House Speaker John Boehner (R-OH) has not only grown his staff and given himself a salary increase since assuming his new position this past January. Roll Call reports that he has also more than doubled his expense account from $833 to $2,083.33. The funds come in the form of a monthly direct payment, not a reimbursement for individual itemized expenses. Boehner’s office wasn’t willing to offer many details about how his expense checks are spent.
Rep. Michele Bachmann has hired long-time Republican operative and frequent CNN pundit Ed Rollins to run her presidential campaign. Mother Jones’ Andy Kroll notes that this past January, Rollins dismissed Bachmann as someone who was not a “serious player.”
More than a third of voters “have some qualms” about a Mormon president, according to a new Quinnipiac University poll that could point to trouble for Mormon presidential hopefuls Mitt Romney and Jon Huntsman. Overall, just 45 percent of voters had favorable views of Mormonism, while 32 percent had unfavorable ones.
With the Senate approaching a showdown over debit card swipe fees, consumers are caught in the middle of two influential lobbies: financial institutions and merchants. A new rule to be voted on today would cap swipe fees on debit card transactions. Both sides are attempting to persuade lawmakers that they have consumers’ interests at heart.
Leading the charge against President Obama’s Commerce Department pick, Sen. John Barrasso (R-WY) handed out a one-pager at the GOP policy lunch yesterday blasting John Bryson as an “environmental extremist” who will “make it harder and more expensive for the private sector to create jobs.” While his office said it’s too early to promise a filibuster or hold, Barrasso will “oppose his nomination.”
America’s expensive nation-building effort in Afghanistan has had little success and likely won’t survive once American troops are withdrawn, according to a new report by the Democratic staff of the Senate Foreign Relations Committee. Even the positive results of nation-building aren’t sustainable, the report says, as the Afghan government has neither the funds nor the capacity to continue the programs once the U.S. leaves.

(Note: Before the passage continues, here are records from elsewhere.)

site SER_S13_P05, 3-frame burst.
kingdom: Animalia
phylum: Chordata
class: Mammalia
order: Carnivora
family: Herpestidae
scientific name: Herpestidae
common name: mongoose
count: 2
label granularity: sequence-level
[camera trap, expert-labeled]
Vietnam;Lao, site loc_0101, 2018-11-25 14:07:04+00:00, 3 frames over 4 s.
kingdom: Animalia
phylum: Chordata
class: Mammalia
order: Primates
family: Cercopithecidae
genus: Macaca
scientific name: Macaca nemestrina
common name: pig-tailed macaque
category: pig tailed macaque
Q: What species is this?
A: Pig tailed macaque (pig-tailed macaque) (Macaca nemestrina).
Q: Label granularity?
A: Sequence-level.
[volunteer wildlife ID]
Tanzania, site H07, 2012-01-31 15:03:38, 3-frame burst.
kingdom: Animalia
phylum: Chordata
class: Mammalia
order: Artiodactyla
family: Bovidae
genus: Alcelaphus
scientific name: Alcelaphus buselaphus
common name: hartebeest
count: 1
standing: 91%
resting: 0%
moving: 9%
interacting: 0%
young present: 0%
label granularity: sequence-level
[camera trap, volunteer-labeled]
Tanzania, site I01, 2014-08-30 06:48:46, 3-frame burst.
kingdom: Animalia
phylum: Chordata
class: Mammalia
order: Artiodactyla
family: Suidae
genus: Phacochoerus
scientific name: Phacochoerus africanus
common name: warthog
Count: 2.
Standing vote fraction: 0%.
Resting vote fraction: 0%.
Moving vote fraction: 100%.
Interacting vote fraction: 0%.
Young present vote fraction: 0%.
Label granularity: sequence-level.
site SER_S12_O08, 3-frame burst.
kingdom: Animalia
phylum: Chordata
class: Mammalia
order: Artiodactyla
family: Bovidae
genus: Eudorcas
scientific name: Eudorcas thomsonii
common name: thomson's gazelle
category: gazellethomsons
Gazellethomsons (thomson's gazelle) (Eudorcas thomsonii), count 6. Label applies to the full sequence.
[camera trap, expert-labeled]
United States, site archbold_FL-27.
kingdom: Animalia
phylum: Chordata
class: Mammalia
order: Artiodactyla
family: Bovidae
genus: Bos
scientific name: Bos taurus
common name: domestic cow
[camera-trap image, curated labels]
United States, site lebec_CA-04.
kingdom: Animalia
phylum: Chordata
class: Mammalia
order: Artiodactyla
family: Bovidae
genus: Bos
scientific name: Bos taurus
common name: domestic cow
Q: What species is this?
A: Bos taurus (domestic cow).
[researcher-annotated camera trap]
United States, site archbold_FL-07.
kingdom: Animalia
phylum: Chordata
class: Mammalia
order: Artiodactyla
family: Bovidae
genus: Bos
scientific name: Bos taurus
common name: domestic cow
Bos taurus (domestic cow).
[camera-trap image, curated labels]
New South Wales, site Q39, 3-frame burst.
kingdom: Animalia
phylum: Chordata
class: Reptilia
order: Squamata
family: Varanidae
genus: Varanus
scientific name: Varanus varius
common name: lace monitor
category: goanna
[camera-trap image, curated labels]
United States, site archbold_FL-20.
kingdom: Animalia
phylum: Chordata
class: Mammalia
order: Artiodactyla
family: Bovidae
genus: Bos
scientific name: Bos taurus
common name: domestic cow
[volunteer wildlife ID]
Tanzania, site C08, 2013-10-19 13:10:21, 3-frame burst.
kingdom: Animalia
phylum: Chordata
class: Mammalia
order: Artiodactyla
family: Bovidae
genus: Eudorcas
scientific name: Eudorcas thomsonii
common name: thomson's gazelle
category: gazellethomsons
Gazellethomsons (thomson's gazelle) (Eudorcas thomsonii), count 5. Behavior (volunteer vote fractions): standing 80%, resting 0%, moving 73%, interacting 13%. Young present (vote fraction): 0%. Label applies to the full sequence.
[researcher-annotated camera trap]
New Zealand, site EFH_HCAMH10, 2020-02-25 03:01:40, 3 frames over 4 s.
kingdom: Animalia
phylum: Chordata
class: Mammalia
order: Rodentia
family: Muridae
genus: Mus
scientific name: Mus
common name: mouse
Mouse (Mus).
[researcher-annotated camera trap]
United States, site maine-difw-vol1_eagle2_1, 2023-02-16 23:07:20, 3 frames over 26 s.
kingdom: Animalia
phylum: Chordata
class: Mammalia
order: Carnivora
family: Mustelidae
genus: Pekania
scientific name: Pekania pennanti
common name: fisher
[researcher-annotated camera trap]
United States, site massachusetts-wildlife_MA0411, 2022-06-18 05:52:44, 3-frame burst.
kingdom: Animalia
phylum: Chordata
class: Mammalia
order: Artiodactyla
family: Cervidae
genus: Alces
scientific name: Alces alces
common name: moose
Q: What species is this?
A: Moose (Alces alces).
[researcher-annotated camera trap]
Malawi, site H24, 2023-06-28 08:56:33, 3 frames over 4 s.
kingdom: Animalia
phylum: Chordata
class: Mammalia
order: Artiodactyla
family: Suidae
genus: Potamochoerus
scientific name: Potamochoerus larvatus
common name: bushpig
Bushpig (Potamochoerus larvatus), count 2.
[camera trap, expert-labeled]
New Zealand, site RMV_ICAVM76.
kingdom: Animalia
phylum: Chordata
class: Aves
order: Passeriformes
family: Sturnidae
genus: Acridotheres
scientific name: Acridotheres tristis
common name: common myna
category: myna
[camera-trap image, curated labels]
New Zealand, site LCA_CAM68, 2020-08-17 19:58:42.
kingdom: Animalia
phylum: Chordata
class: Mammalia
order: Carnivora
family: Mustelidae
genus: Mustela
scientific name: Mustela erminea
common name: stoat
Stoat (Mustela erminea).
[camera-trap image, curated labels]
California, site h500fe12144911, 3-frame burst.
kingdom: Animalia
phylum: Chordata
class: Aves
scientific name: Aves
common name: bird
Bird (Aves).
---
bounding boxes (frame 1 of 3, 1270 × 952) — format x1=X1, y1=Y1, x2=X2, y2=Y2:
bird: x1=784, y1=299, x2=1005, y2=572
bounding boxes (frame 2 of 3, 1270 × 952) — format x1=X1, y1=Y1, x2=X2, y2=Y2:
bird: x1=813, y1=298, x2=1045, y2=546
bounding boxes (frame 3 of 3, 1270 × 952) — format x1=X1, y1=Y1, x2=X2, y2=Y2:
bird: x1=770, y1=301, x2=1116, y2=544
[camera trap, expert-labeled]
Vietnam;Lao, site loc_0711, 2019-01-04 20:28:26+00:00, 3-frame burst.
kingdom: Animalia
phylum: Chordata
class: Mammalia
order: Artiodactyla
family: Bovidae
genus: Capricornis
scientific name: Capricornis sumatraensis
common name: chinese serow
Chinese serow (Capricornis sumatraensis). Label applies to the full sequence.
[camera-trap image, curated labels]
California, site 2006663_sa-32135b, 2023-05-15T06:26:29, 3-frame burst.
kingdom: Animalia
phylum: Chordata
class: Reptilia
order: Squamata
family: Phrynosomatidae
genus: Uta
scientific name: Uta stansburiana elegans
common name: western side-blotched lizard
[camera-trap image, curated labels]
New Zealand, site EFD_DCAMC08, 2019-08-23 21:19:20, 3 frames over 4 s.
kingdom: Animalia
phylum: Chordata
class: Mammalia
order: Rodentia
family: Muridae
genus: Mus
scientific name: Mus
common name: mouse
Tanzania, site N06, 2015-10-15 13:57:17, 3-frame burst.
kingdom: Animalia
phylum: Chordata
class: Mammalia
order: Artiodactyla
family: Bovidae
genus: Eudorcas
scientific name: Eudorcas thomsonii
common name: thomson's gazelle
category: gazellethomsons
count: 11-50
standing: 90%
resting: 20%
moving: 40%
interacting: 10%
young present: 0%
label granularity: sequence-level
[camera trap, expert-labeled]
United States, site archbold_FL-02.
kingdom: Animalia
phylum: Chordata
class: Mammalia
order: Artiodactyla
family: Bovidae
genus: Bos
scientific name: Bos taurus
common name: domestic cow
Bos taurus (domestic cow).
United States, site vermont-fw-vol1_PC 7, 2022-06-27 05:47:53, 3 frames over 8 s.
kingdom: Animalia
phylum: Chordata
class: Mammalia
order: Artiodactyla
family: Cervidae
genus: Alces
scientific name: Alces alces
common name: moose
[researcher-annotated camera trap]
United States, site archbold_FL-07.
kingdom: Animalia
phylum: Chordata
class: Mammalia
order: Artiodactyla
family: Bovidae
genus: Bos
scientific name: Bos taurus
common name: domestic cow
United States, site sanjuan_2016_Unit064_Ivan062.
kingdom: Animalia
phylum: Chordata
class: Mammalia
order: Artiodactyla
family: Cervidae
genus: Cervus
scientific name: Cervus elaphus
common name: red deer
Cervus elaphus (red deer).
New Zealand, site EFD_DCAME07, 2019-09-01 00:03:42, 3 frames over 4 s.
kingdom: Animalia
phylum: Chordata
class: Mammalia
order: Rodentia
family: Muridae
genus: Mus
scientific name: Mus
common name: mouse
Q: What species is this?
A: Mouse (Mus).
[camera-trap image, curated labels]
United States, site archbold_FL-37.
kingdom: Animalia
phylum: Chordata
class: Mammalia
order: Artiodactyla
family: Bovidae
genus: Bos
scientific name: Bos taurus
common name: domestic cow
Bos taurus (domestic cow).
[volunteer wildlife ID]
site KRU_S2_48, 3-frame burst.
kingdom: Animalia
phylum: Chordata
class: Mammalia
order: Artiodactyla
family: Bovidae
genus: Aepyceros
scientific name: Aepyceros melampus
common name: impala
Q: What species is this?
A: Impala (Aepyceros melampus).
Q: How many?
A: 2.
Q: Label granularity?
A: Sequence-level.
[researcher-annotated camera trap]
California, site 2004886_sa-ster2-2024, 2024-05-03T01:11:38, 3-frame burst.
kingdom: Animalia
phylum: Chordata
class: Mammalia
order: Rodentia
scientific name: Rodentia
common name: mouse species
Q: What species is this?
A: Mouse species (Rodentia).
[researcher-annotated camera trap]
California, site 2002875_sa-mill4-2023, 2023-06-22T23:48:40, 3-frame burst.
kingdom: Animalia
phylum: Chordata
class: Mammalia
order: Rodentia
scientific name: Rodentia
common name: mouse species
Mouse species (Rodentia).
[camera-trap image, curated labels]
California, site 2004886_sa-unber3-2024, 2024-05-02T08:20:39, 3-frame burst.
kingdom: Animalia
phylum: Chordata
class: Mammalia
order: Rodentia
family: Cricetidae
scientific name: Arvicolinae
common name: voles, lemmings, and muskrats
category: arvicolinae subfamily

U.S. District Court Judge James Cacheris reaffirmed his earlier ruling that “the century-old ban on corporate contributions to federal candidates violates the First Amendment.” Cacheris said the logic behind the recent Citizens United decision led to the “inescapable” conclusion that companies can donate directly to candidates as well.
And finally: Rep. Michael Grimm (R-NY) isn’t going to take it lying down…in a tanning bed. Perhaps on the advice of Snooki, the freshman former FBI-agent congressman is leading an effort, which has garnered 23 co-sponsors, to repeal the 10 percent tax on indoor tanning included in the Affordable Care Act. “American small-business owners, the drivers of our economy, don’t think it’s a laughing matter,” Grimm said.